Sorry, I'm not familiar with that in a scheduler context.
> Your math assumes that tasks
> use up their full timeslices, somewhere starting at (12):
>
> | (12) time_norm_app = sum_{t}^{T}(time_norm_{t} * weight_{t}) /
> | sum_{t}^{T}(weight_{t})
> |
> | This produces only a approximate normalized time, but if all
> | time_norm_{t} are equal (i.e. all tasks got their share), the result
> | is the same, thus the error is only temporary.
>
> >From here on the reasoning and the math is flawed i believe: it assumes
> that tasks use up their timeslices - which is rarely the case.
I'm not sure what you're refering to. The remaining math basically only
deals with the average calculation and if we're still at your simplified
model, then it's largely irrevelant, because the approximation error only
comes into effect with different weights. This means for the common case,
you can assume my code produces a perfect average.
> In practical terms: your code causes unfairness to tasks that sleep when
> they have used up only a fraction of their slice, when they are in a
> fairness-deficit. For example consider a task that just waited alot to
> get on the CPU, and when it finally got there (gathering a fairness
> deficit of say 9 milliseconds), a hundred microseconds later it sleeps.
>
> The problem is that when it wakes up and gets back on the runqueue your
> code "forgets" that the task is in "need of fairness" by 9 milliseconds:
> the task continues as if its previous starvation didnt happen at all.
Please put this into more context, e.g. demonstrate how this problem
doesn't exist in CFS. My code should largely mirror CFS behaviour with the
exception that the bonus maybe isn't as big and this:
if (sysctl_sched_features & SCHED_FEAT_SLEEPER_AVG)
delta_fair = div64_likely32((u64)delta_fair * load,
load + se->load.weight);
> This effect can cause _far more noise_ and even systematic starvation
> than any numeric rounding effects could cause. (This could perhaps
> explain the unfairness Mike reported, and this could perhaps explain the
> noisy hackbench results i'm seeing with your patch - although i'm not
> certain about this, i havent looked into those usecases in detail.)

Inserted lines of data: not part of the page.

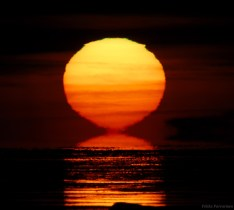 """""""Sinking Sun and Green Flash,"""" by Pekka Parviainen at TWAN. (Direct website link embedded within.)"""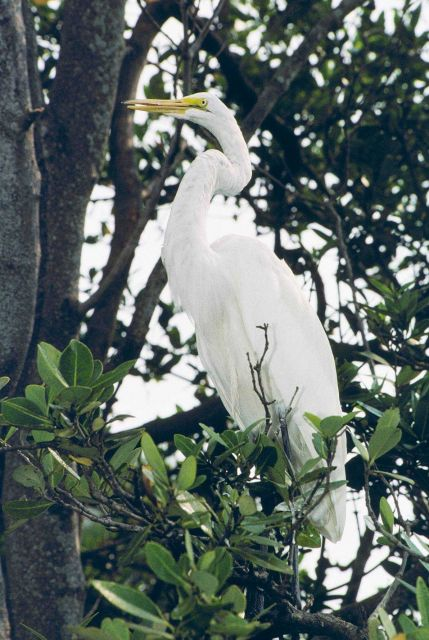 A Great Egret, Casmerodius albus, roosts in a tree. Picture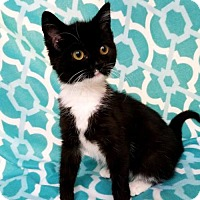 Adopt A Pet :: Payton - Hornell, NY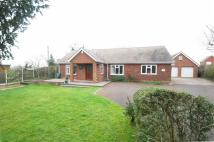 Detached Bungalow in High Street, Colton...
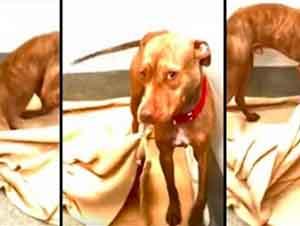 Perro sin hogar busca una familia y hace su cama todas las mañanas.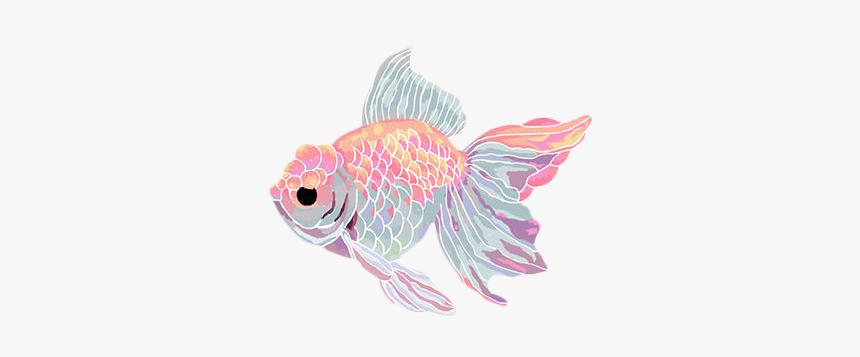 Transparent Sticker Blg Soft Grunge Blg Fish Png Png Download Kindpng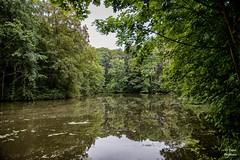 Diest 300716 05 (David Vanthienen) Tags: walk natu hike walking city stad diest hiking wandelen wandeling dieststadcitywandelingwandelenhikinghikewalkingwalknatuurnaturecitadelhalvemaandemerecocenterwarandebegijnhofbeguinage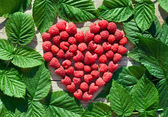 Red Raspberry Heart with green leaves — Stock Photo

The problem Mike reported looks more like a bug, I'm puzzled why the
verify code didn't trigger as the whole thing was pretty much out of sync,
so in the next version I'll add a few more checks, but I'm not finished
with the hackbench results yet.
> CFS's current math addresses this problem via the use of the fair-clock
> metric and via ->wait_runtime: that gives us a good idea what happened
> to the system while the task slept. With your model, that information is
> not maintained at all, and is not regainable. At the moment i dont see
> how we could achieve good sleeper behavior with your model, you've
> over-simplified the scheduler metrics and we've lost essential
> information.
Please describe this sleeper behaviour, what kind of sleeper do you have
in mind exactly? If we take for example interactive tasks, these should be
constantly behind other running tasks and thus have an advantage at
getting the cpu, i.e. if a task doesn't use up its time slice its runtime
value won't advance as much as of other tasks which do use their slice.